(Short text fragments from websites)
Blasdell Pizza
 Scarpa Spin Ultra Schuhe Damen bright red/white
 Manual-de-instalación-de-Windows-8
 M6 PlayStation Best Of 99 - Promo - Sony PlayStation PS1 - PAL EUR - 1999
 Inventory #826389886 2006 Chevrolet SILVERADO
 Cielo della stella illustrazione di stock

# WORK ITEM
Nothing but the lines from the one containing "Inventory #826389886 2006" to the end of the entries belongs in the answer, and each must match exactly.

# SOLVED PROBLEM
 Inventory #826389886 2006 Chevrolet SILVERADO
 Cielo della stella illustrazione di stock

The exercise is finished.